4 Major Forces That Will Shape The Global Economy In 2022
Since the start of October, COVID-19 deaths have averaged about 7,000 a day worldwide, down from about 10,000 in late…
The global economy is entering 2022 in a weaker position than anticipated according to the latest outlook from International Monetary Fund (IMF). The coming of the Omicron variant led to increased mobility restrictions and financial market volatility at the end of 2021.
Supply disruptions have continued to weigh on activity. Meanwhile, inflation has been higher and more broad-based than anticipated, particularly in the United States of America.
At the same time, the retrenchment in China’s real estate sector appears to be more drawn out and the recovery in private consumption is weaker than previously expected.

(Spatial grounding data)
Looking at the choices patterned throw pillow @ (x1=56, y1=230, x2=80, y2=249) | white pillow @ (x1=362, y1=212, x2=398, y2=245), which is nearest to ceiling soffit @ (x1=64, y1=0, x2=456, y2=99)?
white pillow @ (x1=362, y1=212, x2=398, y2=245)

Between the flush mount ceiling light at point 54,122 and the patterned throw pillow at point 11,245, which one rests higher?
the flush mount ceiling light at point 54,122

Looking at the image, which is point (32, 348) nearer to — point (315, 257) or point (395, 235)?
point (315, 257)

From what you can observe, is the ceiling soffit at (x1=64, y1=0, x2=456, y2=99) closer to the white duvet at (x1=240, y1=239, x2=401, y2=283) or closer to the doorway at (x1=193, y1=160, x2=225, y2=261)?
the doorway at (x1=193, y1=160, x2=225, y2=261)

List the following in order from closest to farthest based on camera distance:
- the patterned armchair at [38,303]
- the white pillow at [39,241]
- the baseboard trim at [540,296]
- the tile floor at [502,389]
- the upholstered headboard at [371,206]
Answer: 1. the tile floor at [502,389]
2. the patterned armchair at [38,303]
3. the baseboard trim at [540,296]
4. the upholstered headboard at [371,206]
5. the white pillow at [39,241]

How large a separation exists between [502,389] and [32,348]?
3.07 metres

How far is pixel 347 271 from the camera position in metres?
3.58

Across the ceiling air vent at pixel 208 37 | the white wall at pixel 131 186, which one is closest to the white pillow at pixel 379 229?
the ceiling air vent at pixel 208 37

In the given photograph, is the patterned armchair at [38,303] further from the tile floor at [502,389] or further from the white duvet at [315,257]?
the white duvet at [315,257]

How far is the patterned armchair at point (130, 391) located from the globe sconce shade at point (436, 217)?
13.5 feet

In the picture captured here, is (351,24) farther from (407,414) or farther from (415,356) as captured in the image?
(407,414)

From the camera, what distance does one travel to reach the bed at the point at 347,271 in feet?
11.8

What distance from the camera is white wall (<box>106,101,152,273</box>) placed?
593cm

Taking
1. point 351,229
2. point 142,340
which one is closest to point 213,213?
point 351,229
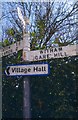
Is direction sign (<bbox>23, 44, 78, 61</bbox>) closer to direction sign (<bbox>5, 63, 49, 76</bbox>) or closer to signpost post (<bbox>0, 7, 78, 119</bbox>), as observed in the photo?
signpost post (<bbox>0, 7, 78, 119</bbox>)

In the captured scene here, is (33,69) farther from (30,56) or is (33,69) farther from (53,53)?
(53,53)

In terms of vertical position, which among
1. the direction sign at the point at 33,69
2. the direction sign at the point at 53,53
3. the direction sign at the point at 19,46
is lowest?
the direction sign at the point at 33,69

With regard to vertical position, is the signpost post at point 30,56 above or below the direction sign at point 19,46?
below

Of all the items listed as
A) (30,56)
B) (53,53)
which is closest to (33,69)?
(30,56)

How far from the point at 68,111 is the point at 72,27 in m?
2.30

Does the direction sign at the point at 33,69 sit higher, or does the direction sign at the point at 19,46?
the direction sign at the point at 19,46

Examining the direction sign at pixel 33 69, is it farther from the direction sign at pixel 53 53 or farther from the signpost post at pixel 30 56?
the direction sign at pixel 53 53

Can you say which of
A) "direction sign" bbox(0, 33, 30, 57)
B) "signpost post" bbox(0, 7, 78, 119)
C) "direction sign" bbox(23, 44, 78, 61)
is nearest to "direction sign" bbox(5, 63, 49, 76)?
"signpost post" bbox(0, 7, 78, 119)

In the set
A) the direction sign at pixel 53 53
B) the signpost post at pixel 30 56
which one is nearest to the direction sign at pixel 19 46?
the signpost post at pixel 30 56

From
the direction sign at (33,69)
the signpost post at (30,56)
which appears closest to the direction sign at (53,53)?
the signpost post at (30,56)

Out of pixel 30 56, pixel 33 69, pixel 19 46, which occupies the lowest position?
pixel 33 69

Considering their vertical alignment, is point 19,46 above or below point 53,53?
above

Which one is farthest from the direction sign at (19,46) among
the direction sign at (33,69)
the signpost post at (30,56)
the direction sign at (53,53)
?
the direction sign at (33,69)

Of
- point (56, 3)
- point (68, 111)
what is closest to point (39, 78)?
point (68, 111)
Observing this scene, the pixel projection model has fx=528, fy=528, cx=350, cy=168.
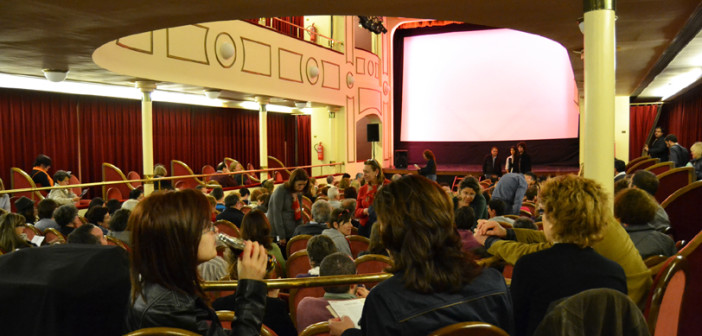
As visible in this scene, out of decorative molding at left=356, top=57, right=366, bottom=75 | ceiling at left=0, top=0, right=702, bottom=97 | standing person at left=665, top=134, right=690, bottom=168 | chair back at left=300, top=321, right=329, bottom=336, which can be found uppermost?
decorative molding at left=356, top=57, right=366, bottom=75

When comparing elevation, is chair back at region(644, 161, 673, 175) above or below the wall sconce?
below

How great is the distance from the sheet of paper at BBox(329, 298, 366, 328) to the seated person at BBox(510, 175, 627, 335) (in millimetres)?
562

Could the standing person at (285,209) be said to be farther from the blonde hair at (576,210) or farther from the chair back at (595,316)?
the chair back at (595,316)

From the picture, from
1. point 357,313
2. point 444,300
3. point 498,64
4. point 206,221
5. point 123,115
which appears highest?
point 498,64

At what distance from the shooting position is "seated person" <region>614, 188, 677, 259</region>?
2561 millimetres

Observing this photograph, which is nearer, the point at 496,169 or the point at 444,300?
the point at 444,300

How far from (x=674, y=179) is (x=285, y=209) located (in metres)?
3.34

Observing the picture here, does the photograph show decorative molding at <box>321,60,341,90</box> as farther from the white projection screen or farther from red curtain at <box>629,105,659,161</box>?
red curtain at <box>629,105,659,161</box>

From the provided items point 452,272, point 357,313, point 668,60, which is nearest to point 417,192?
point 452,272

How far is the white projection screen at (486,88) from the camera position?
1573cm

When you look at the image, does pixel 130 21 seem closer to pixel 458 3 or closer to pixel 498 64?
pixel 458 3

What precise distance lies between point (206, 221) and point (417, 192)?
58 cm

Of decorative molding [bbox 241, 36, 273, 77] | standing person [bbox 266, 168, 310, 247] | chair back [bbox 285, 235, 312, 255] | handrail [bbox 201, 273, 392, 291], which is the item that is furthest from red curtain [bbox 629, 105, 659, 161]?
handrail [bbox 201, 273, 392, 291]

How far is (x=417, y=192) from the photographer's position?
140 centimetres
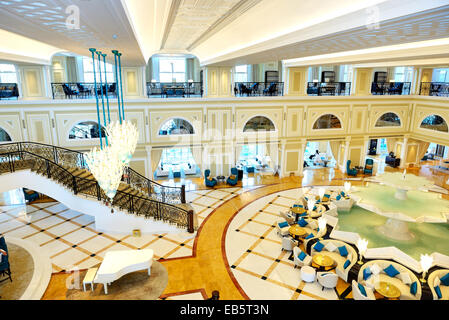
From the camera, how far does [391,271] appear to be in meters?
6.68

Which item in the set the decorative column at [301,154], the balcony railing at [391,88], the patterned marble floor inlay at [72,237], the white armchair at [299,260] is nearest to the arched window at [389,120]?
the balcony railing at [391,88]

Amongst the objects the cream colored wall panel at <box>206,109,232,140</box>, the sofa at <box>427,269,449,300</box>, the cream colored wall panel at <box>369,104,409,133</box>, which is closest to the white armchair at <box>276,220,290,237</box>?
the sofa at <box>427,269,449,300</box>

--

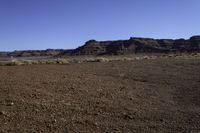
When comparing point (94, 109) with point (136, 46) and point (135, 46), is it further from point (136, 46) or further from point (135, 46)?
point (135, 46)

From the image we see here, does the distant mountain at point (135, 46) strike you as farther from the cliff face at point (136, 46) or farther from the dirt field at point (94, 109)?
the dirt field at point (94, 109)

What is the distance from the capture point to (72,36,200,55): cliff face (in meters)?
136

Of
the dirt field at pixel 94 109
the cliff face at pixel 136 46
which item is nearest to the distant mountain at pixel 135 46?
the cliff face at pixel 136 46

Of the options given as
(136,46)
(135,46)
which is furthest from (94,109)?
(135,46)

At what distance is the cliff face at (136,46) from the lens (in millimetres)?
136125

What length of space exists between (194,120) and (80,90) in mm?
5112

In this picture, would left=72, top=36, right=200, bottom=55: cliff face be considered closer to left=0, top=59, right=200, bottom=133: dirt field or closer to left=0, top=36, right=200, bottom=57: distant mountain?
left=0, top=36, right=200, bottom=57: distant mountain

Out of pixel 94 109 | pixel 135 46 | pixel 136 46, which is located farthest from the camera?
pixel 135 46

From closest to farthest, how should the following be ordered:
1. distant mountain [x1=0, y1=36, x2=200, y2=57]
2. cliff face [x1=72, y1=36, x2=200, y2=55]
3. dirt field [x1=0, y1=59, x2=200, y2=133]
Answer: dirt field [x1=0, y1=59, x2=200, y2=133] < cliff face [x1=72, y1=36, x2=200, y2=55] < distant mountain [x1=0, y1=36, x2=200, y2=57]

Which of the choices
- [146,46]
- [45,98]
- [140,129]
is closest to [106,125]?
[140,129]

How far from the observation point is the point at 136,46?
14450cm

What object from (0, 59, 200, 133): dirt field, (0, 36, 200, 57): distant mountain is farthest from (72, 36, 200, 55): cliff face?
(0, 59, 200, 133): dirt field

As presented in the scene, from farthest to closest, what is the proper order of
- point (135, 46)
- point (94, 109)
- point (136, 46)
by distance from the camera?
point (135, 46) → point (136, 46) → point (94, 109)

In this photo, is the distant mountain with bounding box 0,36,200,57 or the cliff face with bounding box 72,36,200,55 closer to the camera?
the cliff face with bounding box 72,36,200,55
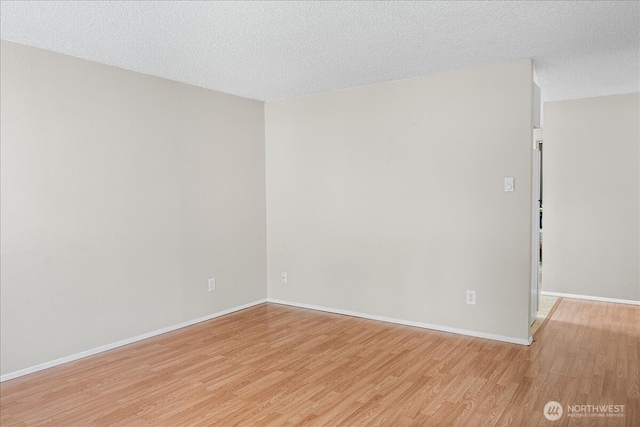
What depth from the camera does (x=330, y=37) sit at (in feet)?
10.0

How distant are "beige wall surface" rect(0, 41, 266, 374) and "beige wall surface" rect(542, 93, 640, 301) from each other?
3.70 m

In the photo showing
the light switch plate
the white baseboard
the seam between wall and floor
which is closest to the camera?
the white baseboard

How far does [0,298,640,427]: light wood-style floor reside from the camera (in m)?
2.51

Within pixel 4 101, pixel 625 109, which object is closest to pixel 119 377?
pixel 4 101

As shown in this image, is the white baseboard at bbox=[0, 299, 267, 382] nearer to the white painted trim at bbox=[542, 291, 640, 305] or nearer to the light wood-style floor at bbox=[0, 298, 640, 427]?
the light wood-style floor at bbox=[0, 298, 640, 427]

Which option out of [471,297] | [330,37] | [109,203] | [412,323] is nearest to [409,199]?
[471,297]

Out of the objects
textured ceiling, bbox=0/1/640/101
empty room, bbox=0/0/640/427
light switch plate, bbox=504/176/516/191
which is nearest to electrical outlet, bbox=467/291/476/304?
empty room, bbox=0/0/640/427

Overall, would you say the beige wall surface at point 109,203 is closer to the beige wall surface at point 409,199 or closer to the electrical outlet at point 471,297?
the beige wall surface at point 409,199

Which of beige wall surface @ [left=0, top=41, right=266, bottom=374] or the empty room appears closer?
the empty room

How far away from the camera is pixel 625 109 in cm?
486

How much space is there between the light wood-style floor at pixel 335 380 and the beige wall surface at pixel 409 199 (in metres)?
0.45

Work instruction 1
In the passage on the global economy in 2022, list each development that it compares against earlier expectations using the words "than anticipated" or "than previously expected."
Work instruction 2
Carry the passage on the global economy in 2022 forward from its final sentence.
These lines bear no relation to the passage on the global economy.

Task response 1
- The global economy is entering 2022 in a weaker position than anticipated.
- Inflation has been higher and more broad-based than anticipated, particularly in the United States of America.
- The recovery in private consumption is weaker than previously expected.

Task response 2
Apart from the pressures mentioned, the world economy is set to be shaped by the following four forces:
The Covid-19 Pandemic
The world is still under the new normal that will not be melting away soon. The Covid-19 pandemic continues to sweep across the world with new variants emerging often. Since the start of October, COVID-19 deaths have averaged about 7,000 a day worldwide, down from about 10,000 in late August.
The diffusion of vaccines—although still uneven—has played a major role, with over 55 percent of people said to have received at least one dose. Yet the emergence of the Omicron variant in late November threatens to set back this tentative path to recovery.
As of mid-January, Omicron appeared to be more transmissible than Delta, but its symptoms are perhaps less severe. The net effect on hospitalizations and deaths is still unknown.
“Some emerging market and developing economies are anticipated to fall short of the vaccination target in 2022 and achieve sufficiently broad coverage only in 2023.”
2021 witnessed a lot of supply disruptions due to mobility disruptions that were brought about by the Covid-19 pandemic. According to IMF, supply disruptions continued into the fourth quarter, hindering global manufacturing—especially in Europe and the United States.
In China, disruptions from COVID outbreaks, interruptions to industrial production from power outages, declining real estate investment, and a faster-than-expected withdrawal of public investment all contributed to a second-half slowdown.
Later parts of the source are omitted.